INPUT MATERIAL:
══════
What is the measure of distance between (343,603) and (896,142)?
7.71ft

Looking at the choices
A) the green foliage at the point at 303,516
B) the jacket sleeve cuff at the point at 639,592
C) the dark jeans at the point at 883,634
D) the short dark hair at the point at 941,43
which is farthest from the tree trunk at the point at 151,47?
══════
YOUR INSTRUCTIONS:
Copy the entries word for word, starting with the line that contains "Looking at the choices" and continuing through the final line of the entries, including both.

OUTPUT OF THE TASK:
Looking at the choices
A) the green foliage at the point at 303,516
B) the jacket sleeve cuff at the point at 639,592
C) the dark jeans at the point at 883,634
D) the short dark hair at the point at 941,43
which is farthest from the tree trunk at the point at 151,47?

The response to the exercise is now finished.